İngilizce içindeki tinge ne anlama geliyor?

İngilizce'deki tinge kelimesinin anlamı nedir? Makale, tam anlamını, telaffuzunu ve iki dilli örneklerle birlikte tinge'ün İngilizce'te nasıl kullanılacağına ilişkin talimatları açıklamaktadır.

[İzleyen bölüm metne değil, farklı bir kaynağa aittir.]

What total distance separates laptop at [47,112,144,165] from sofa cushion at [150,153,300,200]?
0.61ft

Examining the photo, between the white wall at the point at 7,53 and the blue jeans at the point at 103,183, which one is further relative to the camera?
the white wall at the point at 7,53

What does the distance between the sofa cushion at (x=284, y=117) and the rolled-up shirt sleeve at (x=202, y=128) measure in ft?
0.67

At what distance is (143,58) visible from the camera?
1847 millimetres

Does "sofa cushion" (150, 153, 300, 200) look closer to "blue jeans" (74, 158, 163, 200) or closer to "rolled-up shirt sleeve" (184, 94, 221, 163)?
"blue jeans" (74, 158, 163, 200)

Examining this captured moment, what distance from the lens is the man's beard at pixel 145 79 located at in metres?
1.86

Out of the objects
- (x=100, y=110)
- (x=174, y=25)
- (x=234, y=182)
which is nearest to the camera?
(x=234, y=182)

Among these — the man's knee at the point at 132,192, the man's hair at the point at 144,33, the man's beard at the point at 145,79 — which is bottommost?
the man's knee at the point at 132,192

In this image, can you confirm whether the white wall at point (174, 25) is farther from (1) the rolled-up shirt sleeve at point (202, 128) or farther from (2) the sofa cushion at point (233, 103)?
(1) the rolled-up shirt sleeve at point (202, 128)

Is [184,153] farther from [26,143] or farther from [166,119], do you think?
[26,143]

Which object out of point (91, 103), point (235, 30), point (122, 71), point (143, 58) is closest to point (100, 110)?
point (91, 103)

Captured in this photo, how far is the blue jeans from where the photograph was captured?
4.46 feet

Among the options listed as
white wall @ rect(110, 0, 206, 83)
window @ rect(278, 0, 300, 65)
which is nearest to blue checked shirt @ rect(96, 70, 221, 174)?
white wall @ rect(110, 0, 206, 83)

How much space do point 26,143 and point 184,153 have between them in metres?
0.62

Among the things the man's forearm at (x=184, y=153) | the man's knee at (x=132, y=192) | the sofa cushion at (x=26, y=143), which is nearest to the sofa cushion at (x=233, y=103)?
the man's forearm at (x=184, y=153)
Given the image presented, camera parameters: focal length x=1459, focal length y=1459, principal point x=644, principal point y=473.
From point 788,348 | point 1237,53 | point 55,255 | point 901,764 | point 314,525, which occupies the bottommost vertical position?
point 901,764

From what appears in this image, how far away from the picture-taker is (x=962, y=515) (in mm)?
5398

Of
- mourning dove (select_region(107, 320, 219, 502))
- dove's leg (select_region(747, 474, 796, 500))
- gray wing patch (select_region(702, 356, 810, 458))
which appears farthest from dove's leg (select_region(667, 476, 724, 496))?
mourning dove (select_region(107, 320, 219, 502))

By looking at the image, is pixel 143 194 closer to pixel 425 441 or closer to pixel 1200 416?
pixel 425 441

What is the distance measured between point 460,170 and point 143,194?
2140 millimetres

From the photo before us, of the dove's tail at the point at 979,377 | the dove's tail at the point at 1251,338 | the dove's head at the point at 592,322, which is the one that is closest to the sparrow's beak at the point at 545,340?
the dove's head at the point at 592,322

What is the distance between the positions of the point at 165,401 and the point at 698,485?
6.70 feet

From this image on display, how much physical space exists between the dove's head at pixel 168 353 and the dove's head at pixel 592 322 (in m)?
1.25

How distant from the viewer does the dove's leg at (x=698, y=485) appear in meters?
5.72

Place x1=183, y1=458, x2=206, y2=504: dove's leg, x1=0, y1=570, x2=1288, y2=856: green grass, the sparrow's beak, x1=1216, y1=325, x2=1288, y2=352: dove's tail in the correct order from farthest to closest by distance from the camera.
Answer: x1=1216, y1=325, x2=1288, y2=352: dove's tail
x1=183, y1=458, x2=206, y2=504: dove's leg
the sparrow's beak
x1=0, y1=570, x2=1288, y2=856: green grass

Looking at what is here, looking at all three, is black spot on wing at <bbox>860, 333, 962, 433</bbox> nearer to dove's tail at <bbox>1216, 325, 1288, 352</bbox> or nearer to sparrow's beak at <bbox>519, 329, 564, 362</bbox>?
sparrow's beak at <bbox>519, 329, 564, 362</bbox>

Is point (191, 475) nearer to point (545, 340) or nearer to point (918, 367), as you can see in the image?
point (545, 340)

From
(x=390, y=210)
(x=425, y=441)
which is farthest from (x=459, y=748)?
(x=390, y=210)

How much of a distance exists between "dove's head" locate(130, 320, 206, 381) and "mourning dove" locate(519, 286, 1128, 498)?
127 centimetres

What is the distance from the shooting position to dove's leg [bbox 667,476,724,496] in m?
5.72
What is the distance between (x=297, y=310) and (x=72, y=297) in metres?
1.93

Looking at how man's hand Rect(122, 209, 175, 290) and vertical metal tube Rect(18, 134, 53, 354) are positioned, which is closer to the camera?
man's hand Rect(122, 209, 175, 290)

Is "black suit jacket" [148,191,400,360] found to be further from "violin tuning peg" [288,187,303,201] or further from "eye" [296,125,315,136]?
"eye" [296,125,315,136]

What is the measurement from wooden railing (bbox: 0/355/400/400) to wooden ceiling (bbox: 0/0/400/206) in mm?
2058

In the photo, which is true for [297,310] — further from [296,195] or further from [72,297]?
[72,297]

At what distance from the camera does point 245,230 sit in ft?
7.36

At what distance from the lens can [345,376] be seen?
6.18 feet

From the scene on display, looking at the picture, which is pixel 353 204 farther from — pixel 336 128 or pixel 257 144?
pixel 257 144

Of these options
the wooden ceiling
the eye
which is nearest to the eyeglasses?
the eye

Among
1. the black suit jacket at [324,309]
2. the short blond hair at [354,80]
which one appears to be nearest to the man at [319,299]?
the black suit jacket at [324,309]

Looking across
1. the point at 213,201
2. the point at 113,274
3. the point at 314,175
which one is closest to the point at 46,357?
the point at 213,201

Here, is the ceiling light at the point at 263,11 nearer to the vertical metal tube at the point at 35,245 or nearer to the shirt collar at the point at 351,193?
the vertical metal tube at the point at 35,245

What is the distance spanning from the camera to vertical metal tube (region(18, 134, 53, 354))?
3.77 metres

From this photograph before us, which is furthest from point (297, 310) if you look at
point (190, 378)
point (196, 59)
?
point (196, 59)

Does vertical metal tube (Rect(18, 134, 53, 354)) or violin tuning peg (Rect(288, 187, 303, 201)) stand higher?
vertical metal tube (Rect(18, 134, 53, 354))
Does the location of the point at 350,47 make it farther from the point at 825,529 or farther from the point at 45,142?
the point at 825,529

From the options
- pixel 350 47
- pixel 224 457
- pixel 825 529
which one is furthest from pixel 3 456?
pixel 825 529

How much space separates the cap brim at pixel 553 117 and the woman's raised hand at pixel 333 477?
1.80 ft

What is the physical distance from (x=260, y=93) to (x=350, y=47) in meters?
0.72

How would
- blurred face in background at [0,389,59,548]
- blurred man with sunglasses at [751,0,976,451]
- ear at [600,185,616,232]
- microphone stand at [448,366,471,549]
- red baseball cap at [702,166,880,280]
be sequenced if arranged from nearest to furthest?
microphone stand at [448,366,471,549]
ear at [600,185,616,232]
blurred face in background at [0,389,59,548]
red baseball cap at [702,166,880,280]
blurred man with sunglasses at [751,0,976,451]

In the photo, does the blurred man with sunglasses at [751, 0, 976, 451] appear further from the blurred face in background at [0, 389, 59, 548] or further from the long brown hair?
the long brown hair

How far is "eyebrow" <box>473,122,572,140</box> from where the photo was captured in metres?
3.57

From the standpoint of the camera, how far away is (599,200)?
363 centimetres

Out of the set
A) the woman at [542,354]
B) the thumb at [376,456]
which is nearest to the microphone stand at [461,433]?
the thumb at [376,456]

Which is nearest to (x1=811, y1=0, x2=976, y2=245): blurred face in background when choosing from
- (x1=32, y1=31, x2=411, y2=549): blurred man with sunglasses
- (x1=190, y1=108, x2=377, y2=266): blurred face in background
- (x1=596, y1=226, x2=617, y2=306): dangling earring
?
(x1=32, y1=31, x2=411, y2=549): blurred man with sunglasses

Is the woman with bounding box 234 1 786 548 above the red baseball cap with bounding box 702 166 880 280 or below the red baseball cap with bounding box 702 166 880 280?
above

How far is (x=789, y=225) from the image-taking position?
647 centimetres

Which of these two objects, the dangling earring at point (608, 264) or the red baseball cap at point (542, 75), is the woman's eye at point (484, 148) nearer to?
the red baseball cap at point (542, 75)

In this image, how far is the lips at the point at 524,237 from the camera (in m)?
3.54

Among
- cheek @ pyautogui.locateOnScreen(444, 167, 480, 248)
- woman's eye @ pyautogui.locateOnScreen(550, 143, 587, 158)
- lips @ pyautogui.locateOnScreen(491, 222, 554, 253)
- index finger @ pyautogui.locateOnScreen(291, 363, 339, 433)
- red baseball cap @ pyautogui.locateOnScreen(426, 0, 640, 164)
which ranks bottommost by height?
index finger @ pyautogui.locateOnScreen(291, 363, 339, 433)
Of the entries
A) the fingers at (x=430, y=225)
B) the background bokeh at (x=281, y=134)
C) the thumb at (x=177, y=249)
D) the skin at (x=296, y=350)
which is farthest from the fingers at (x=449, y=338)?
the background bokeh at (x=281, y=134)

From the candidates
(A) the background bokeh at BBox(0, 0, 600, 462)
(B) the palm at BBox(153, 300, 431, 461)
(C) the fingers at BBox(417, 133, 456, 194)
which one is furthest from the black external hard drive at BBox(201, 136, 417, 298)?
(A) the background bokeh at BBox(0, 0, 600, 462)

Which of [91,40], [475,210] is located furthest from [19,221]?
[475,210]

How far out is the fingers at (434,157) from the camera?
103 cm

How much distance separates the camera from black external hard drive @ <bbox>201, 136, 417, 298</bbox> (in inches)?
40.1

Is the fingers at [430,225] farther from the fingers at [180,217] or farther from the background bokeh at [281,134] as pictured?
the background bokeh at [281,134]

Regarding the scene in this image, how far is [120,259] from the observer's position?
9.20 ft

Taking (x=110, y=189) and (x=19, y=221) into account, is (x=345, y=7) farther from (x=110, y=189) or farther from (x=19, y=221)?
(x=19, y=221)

İngilizce içindeki tinge kelimesi hafif/bir nebze/azıcık renk, hafif/bir nebze tat, hafif renk vermek, -e boyamak, renk vermek anlamına gelir. Daha fazla bilgi için lütfen aşağıdaki ayrıntılara bakın.

telaffuz dinle

tinge kelimesinin anlamı

hafif/bir nebze/azıcık renk

noun (tint, hint of colour)

(isim: Canlı cansız bütün varlıkları ve kavramları ifade eder.)
The jam had a strange green tinge, so I didn't eat any.

hafif/bir nebze tat

noun (hint of flavour)

(isim: Canlı cansız bütün varlıkları ve kavramları ifade eder.)
The Brussels sprouts may have gone bad; they have a strange tinge.

hafif renk vermek

transitive verb (tint)

(fiil: Varlıkların ve kavramların (isimlerin) yapmış oldukları hareketleri, içinde bulundukları durumları, etkilendikleri işleri ifade eder.)
Age had tinged the edges of the photograph.

-e boyamak

transitive verb (tint: a color)

(fiil: Varlıkların ve kavramların (isimlerin) yapmış oldukları hareketleri, içinde bulundukları durumları, etkilendikleri işleri ifade eder.)
The acidic solution tinged the litmus paper red.

renk vermek

(tint with)

(geçişli fiil: Fiillin belirttiği hareket ya da olay nesne üzerinde gerçekleşiyorsa yani bir nesneyi etkiliyorsa bu geçişli fiildir (örnek: "çocuk yemeğini yedi").)
The sunset tinged the sky with pink.

İngilizce öğrenelim

Artık tinge'ün İngilizce içindeki anlamı hakkında daha fazla bilgi sahibi olduğunuza göre, seçilen örnekler aracılığıyla bunların nasıl kullanılacağını ve nasıl yapılacağını öğrenebilirsiniz. onları okuyun. Ve önerdiğimiz ilgili kelimeleri öğrenmeyi unutmayın. Web sitemiz sürekli olarak yeni kelimeler ve yeni örneklerle güncellenmektedir, böylece bilmediğiniz diğer kelimelerin anlamlarını İngilizce içinde arayabilirsiniz.

İngilizce hakkında bilginiz var mı

İngilizce, İngiltere'ye göç eden ve 1400 yılı aşkın bir süre içinde gelişen Germen kabilelerinden gelmektedir. İngilizce, Çince ve İspanyolca'dan sonra dünyada en çok konuşulan üçüncü dildir. En çok öğrenilen ikinci dildir. ve yaklaşık 60 egemen ülkenin resmi dilidir.Bu dil, ikinci ve yabancı dil olarak anadili konuşanlardan daha fazla sayıda konuşmacıya sahiptir.İngilizce aynı zamanda Birleşmiş Milletler, Avrupa Birliği ve diğer birçok uluslararası kuruluşun ortak resmi dilidir. ve bölgesel organizasyonlar. Günümüzde dünyanın her yerindeki İngilizce konuşanlar nispeten kolaylıkla iletişim kurabiliyor.